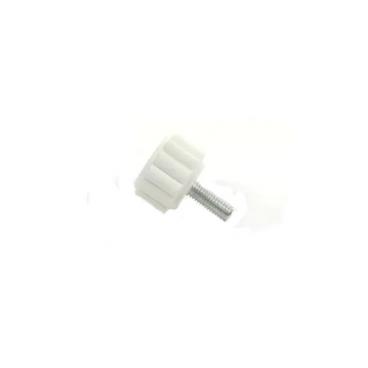 Midea Part# 12132000000529 Adjustable Leg - Genuine OEM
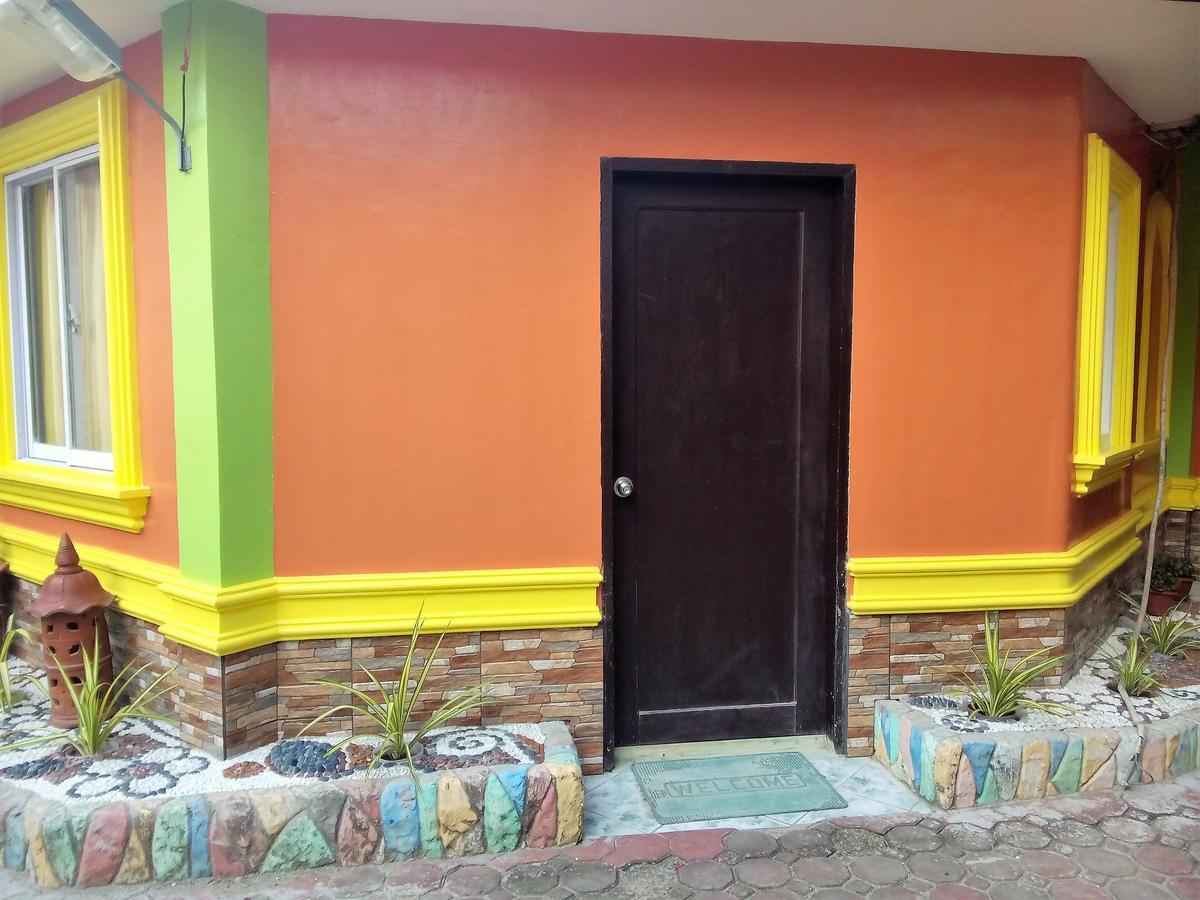 Jun And Carol Beach Cottages Pagudpud Ngoại thất bức ảnh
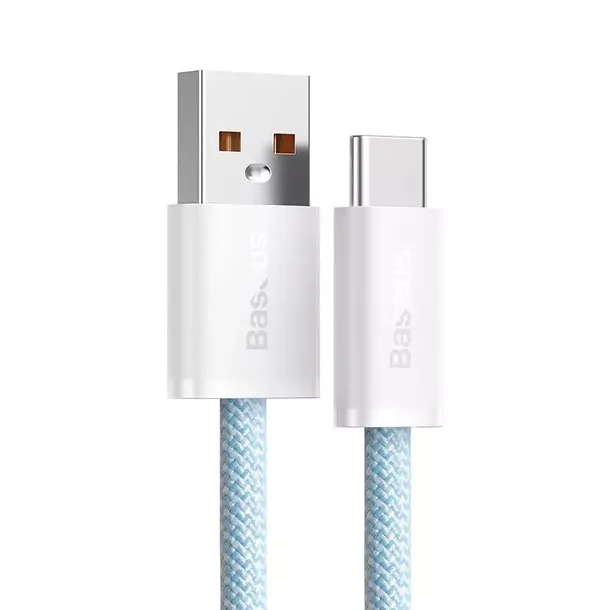 kabel-usb-do-usb-c-baseus-dynamic-series-100w-2m-niebieski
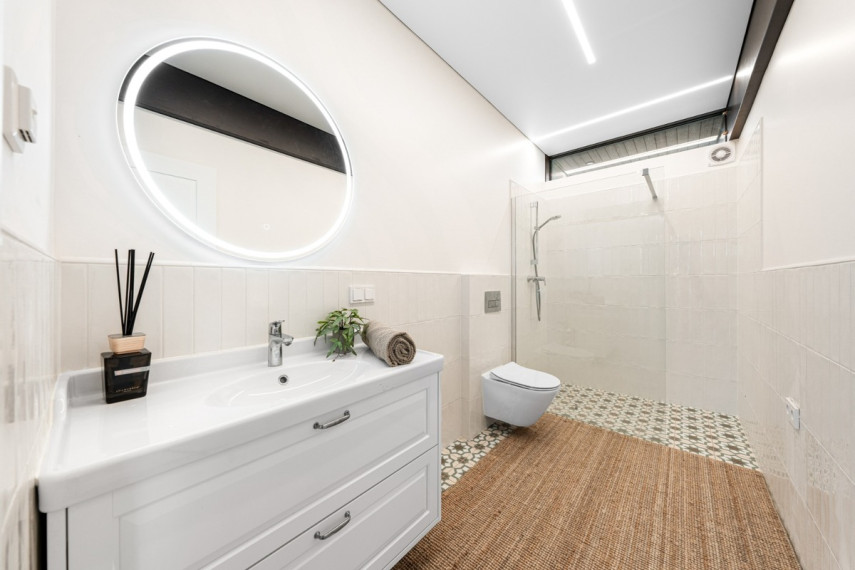 Parduodamas namas Kalno g., Alionių k., Ukmergės r. sav., 57.31 m2 ploto, 1 aukštai 19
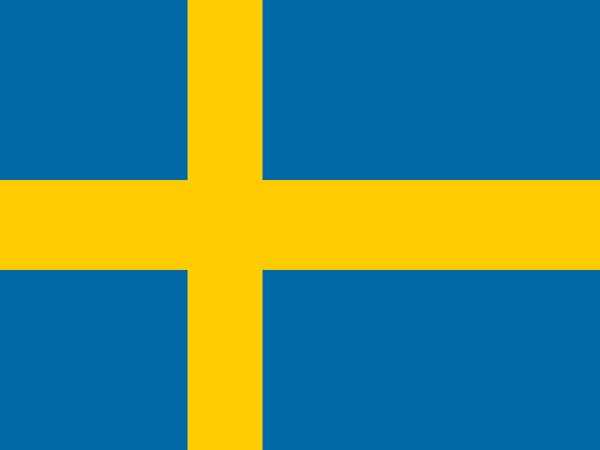 Sweden flag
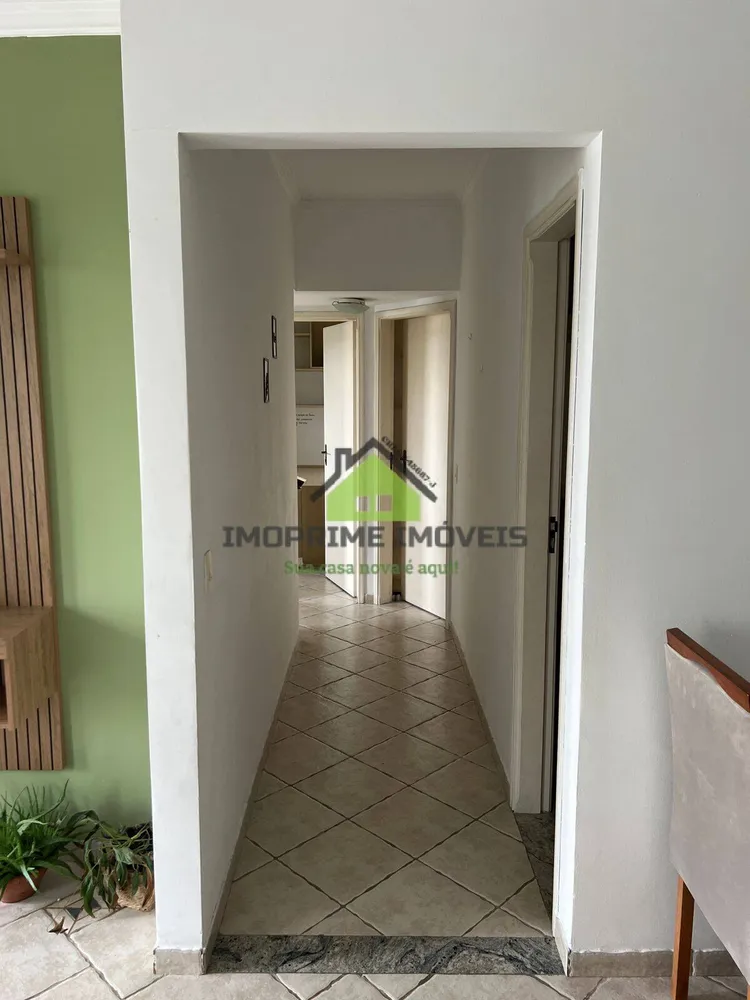 Apartamento, 3 quartos, 80 m² - Foto 6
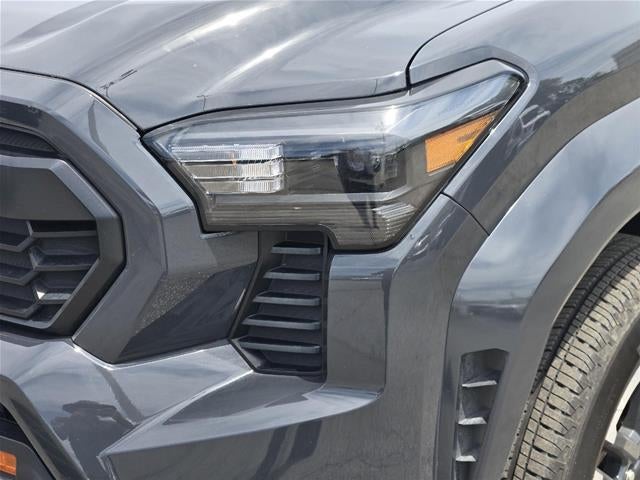 2025 Toyota Tacoma TRD Sport HV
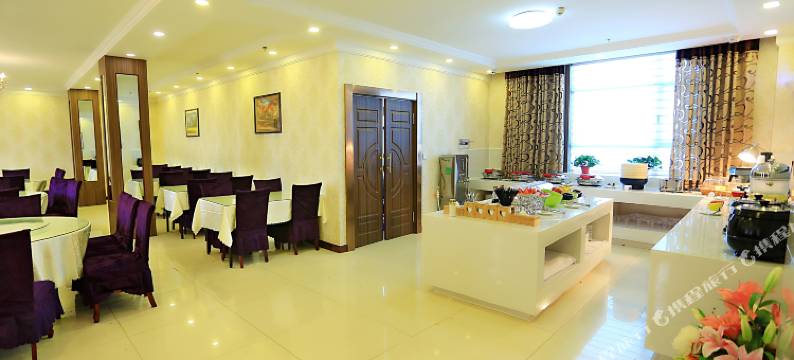 敦煌宜好精选酒店图片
------------
_Your objective_
Repeat the entries word for word and skip the pictures.

_Solution_
 Midea Part# 12132000000529 Adjustable Leg - Genuine OEM
 Jun And Carol Beach Cottages Pagudpud Ngoại thất bức ảnh
 kabel-usb-do-usb-c-baseus-dynamic-series-100w-2m-niebieski
 Parduodamas namas Kalno g., Alionių k., Ukmergės r. sav., 57.31 m2 ploto, 1 aukštai 19
 Sweden flag
 Apartamento, 3 quartos, 80 m² - Foto 6
 2025 Toyota Tacoma TRD Sport HV
 敦煌宜好精选酒店图片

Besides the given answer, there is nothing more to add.